As part of the events on September 8, to mark the bicentenary of John Oxley’s visit to the Walcha region, the local National Parks and Wildlife Services ranger Patrick Lupica and Dunghutti elder Sue Green will conduct a tour of Apsley Falls.
“We’ll take people around the gorge rim walk for up to an hour and talk about Aboriginal and European cultural heritage in the area,” Mr Lupica said.
“Of course, people will also want to know about flora and fauna of the gorge but the focus of the weekend is John Oxley, so we’ll talk about when he came through that area and what he did.”
Aunty Sue will show where the Bora Ring, grinding stones and fish trap sites are as well as the Joe Woods’ (who was Walcha’s clever man) totem spirit site is.
Oxley’s journal indicates there was no animosity between his party and the Dunghutti tribe, however there will be an opportunity during the tour to see the area where it is said a large group of local Aboriginals were forced over the edge of the gorge by a team of Europeans after Walcha was established. While this is undocumented, even regional historians agree this type of horrendous activity did take place in the New England gorge areas.
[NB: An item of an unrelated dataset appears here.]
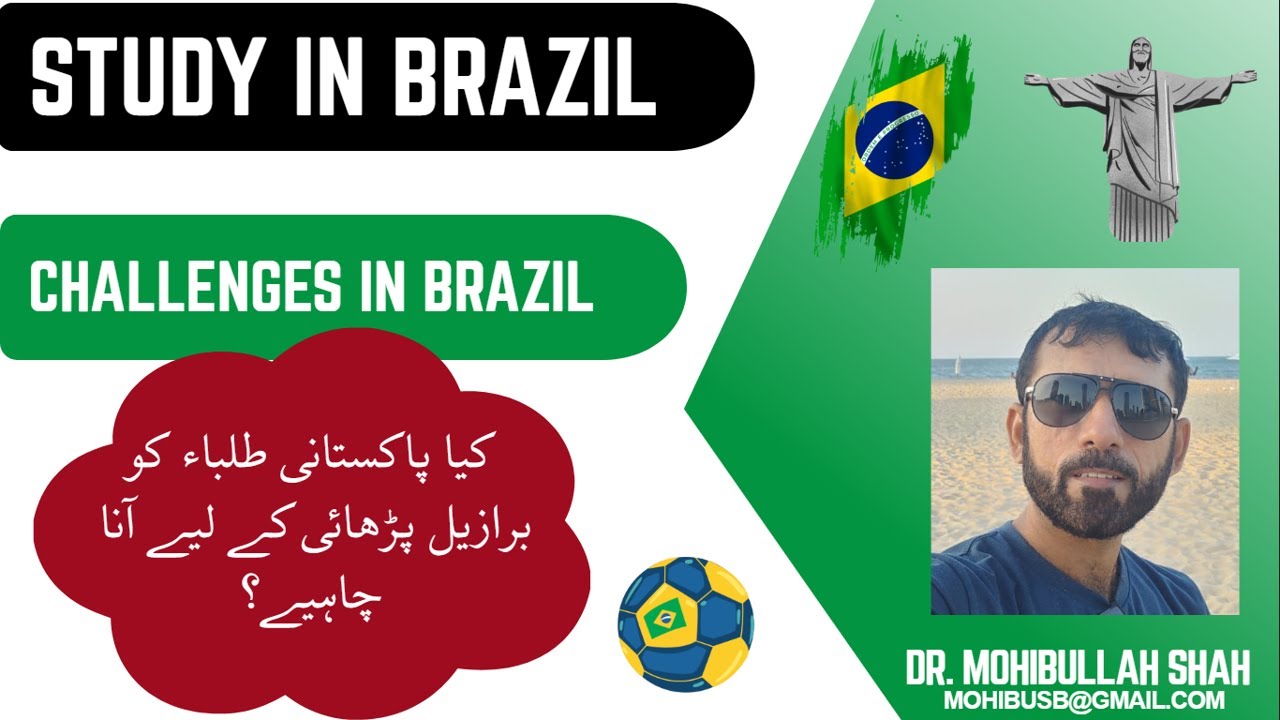 Studying in Brazil: The Real Experience for Pakistani Students (Culture, Food & Challenges) - PART-I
Aunty Sue says the spot where this alleged act of genocide occured is uncannily quiet, unlike the rest of the bush.
Oxley’s journal and personal effects will be on show in the Oxley Room at the historic home ‘Langford’ which is built near the site where Oxley’s party camped by the Apsley River on September 8, 1818.
Local historical society member Jane Morrison said it was important people had an awareness of the value Oxley added to the area.
“We just want people to enjoy themselves and get into the spirit of the weekend,” she said.